Synthetic Circuits for Multicellular Spatial Patterning

Author: Wang, Sheng

Year: 2023

Degree: Dissertation (Ph.D.)

Advisor: Elowitz, Michael B.

Committee Members: Goentoro, Lea A.; Murray, Richard M.; Meister, Markus; Elowitz, Michael B.

Option: Bioengineering

DOI: 10.7907/3rbk-g805

Abstract

Self-organized spatial periodic patterning mechanisms are responsible for the generation of repetitive structures, such as digits, vertebrae, and teeth, during multicellular development. Adopting a synthetic biology approach, we aim to unravel the core principles of multicellular spatial patterning by designing and reconstituting it in tissue-cultured cell lines.

The reaction-diffusion mechanism, as an established paradigm, has successfully elucidated and forecasted pattern formation across varying scales and species. However, the potential for reconstituting synthetic reaction-diffusion patterns using unconventional reaction-diffusion elements within mammalian cell cultures has been insufficiently explored, thus leaving a gap in our comprehension of how spatial periodic patterns could be generated.

List of tasks:
A – From the dissertation page, copy everything from "The reaction-diffusion mechanism, as" down to "could be generated.".
B – List the committee members named on the dissertation page.
C – Answer these questions from the dissertation page:
(i) What option is listed for the dissertation?
(ii) What repetitive structures does the abstract give as examples?
(iii) Which mechanism does the abstract call an established paradigm?

Information given:
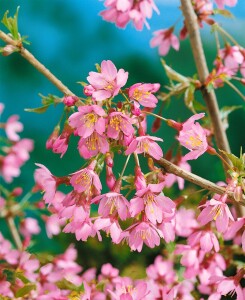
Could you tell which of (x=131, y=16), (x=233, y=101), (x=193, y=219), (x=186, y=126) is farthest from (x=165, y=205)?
(x=233, y=101)

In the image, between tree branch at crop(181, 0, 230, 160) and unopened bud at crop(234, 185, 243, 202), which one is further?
tree branch at crop(181, 0, 230, 160)

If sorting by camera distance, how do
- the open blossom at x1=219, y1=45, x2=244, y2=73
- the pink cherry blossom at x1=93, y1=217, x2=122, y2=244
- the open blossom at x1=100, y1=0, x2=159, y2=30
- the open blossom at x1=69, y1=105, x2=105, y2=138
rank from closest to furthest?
the open blossom at x1=69, y1=105, x2=105, y2=138 < the pink cherry blossom at x1=93, y1=217, x2=122, y2=244 < the open blossom at x1=100, y1=0, x2=159, y2=30 < the open blossom at x1=219, y1=45, x2=244, y2=73

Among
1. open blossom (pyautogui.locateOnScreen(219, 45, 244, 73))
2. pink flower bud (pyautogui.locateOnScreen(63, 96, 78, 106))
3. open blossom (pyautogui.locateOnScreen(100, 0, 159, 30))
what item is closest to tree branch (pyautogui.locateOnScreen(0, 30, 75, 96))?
pink flower bud (pyautogui.locateOnScreen(63, 96, 78, 106))

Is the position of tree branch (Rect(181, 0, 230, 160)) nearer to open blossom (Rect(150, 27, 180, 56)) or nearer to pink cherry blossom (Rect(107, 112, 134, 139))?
open blossom (Rect(150, 27, 180, 56))

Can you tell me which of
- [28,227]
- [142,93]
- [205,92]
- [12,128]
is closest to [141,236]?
[142,93]

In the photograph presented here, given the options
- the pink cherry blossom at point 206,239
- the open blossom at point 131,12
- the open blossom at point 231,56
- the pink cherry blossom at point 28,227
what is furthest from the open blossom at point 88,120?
the pink cherry blossom at point 28,227

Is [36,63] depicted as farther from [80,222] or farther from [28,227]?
[28,227]
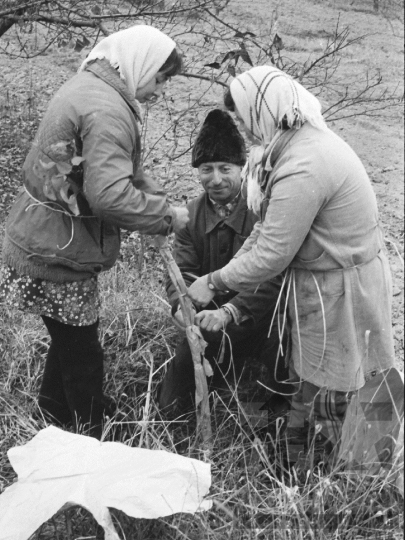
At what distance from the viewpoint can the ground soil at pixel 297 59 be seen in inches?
168

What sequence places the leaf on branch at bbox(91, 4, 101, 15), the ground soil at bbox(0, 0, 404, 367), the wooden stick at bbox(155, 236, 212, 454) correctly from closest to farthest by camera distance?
1. the wooden stick at bbox(155, 236, 212, 454)
2. the leaf on branch at bbox(91, 4, 101, 15)
3. the ground soil at bbox(0, 0, 404, 367)

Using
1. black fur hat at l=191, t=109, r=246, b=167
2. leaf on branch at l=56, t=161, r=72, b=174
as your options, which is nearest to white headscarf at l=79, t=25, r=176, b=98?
leaf on branch at l=56, t=161, r=72, b=174

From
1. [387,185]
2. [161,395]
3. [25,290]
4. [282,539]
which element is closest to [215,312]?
[161,395]

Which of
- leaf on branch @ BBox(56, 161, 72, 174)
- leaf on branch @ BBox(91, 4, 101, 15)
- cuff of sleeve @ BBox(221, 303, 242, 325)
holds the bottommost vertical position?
cuff of sleeve @ BBox(221, 303, 242, 325)

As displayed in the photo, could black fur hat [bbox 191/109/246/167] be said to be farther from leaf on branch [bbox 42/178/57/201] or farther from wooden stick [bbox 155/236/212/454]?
leaf on branch [bbox 42/178/57/201]

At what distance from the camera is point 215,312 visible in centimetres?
270

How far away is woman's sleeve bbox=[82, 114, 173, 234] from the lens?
85.7 inches

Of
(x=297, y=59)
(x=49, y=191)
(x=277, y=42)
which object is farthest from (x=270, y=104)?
(x=297, y=59)

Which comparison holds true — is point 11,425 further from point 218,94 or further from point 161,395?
point 218,94

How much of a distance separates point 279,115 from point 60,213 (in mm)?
808

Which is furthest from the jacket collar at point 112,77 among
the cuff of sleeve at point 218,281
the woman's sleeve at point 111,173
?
the cuff of sleeve at point 218,281

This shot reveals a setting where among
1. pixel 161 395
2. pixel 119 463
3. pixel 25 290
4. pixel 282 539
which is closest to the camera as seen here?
pixel 282 539

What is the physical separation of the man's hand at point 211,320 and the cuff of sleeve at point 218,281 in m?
0.24

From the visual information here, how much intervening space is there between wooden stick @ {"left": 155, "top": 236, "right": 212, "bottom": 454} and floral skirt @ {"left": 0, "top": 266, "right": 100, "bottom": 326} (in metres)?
0.31
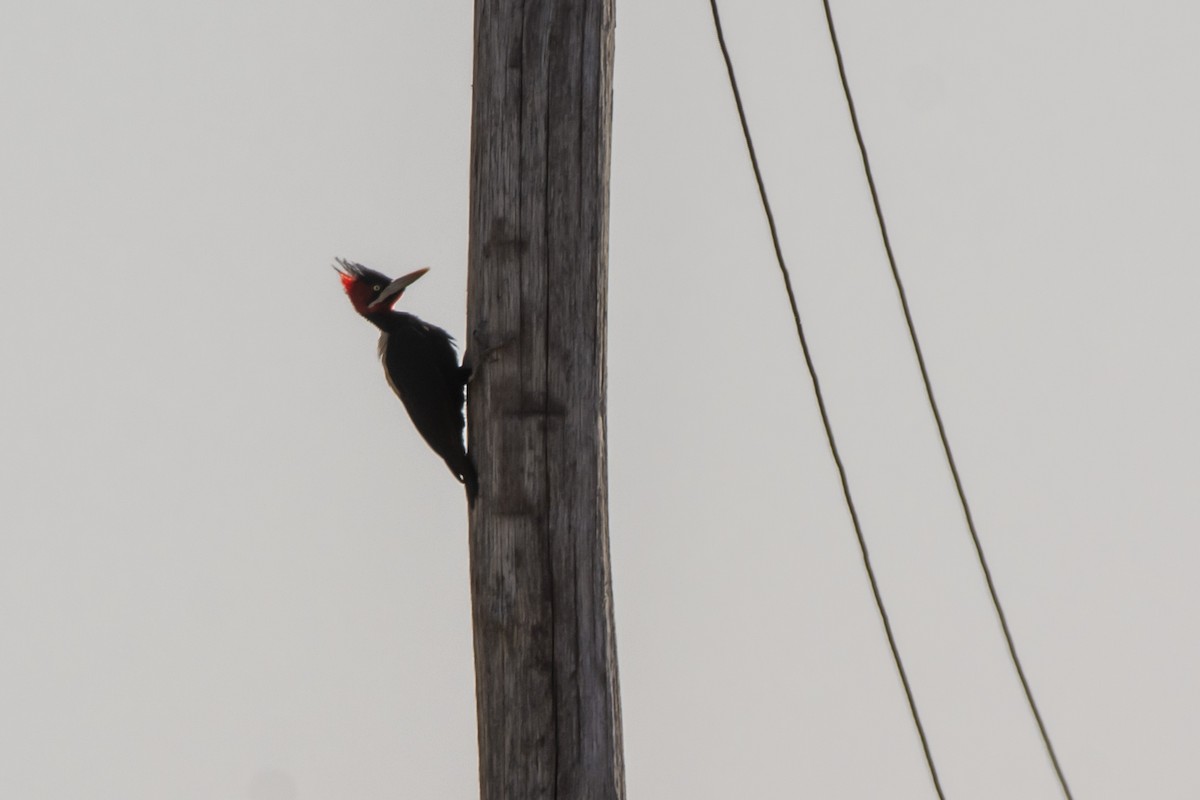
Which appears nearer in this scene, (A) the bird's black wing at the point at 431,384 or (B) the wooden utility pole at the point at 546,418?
(B) the wooden utility pole at the point at 546,418

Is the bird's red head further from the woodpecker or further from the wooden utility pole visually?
the wooden utility pole

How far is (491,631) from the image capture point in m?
2.22

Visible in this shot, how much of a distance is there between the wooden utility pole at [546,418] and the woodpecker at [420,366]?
16cm

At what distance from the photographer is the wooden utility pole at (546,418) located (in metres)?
2.17

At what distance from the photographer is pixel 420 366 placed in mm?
3131

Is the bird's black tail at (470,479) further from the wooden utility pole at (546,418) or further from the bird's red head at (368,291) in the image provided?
the bird's red head at (368,291)

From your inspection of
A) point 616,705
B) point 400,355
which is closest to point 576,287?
point 616,705

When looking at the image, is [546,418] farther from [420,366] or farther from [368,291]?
[368,291]

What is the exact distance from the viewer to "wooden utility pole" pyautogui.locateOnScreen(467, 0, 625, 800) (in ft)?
7.11

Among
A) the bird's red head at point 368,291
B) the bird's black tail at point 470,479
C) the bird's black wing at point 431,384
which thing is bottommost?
the bird's black tail at point 470,479

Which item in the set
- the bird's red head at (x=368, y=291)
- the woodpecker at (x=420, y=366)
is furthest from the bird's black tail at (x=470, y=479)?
the bird's red head at (x=368, y=291)

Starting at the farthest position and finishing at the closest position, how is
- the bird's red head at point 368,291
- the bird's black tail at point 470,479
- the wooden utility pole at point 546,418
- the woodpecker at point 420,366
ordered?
the bird's red head at point 368,291
the woodpecker at point 420,366
the bird's black tail at point 470,479
the wooden utility pole at point 546,418

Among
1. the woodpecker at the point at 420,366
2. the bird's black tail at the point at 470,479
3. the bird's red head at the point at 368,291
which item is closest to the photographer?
the bird's black tail at the point at 470,479

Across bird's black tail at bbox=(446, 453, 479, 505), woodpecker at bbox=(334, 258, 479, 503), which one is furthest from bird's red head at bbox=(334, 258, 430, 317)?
bird's black tail at bbox=(446, 453, 479, 505)
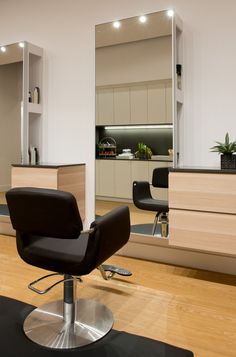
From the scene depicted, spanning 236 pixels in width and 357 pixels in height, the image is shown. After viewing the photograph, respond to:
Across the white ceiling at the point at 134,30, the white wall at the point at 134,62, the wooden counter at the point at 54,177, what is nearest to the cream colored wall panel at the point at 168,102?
the white wall at the point at 134,62

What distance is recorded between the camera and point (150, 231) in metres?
2.99

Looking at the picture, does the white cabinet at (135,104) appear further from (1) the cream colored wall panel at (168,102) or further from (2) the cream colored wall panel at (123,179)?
(2) the cream colored wall panel at (123,179)

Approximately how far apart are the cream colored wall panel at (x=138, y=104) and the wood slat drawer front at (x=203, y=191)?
2.75 feet

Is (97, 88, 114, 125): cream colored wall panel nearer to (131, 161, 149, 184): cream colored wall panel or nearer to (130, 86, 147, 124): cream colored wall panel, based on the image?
(130, 86, 147, 124): cream colored wall panel

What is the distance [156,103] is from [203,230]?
126 cm

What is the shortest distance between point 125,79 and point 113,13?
2.34 feet

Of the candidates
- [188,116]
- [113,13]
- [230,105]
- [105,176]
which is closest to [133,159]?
[105,176]

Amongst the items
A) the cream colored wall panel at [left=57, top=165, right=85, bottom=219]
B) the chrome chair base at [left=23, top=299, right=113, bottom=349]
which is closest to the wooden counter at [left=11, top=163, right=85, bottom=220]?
the cream colored wall panel at [left=57, top=165, right=85, bottom=219]

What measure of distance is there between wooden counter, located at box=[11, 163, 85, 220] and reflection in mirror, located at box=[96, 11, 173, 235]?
7.4 inches

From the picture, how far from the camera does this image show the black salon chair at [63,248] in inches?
58.1

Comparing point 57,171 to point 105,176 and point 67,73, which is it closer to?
point 105,176

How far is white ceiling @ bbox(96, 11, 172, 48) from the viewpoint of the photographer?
2871 mm

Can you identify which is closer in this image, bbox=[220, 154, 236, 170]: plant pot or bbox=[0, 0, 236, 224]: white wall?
bbox=[220, 154, 236, 170]: plant pot

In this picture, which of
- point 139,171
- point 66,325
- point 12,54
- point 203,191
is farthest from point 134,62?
point 66,325
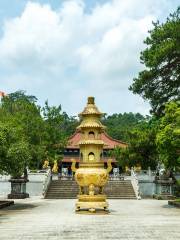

Responses by task:
A –
The reaction-diffusion mechanism, as an established paradigm, has successfully elucidated and forecasted pattern formation across varying scales and species. However, the potential for reconstituting synthetic reaction-diffusion patterns using unconventional reaction-diffusion elements within mammalian cell cultures has been insufficiently explored, thus leaving a gap in our comprehension of how spatial periodic patterns could be generated.

B –
Goentoro, Lea A.
Murray, Richard M.
Meister, Markus
Elowitz, Michael B.

C –
(i) Bioengineering.
(ii) Digits, vertebrae, and teeth.
(iii) The reaction-diffusion mechanism.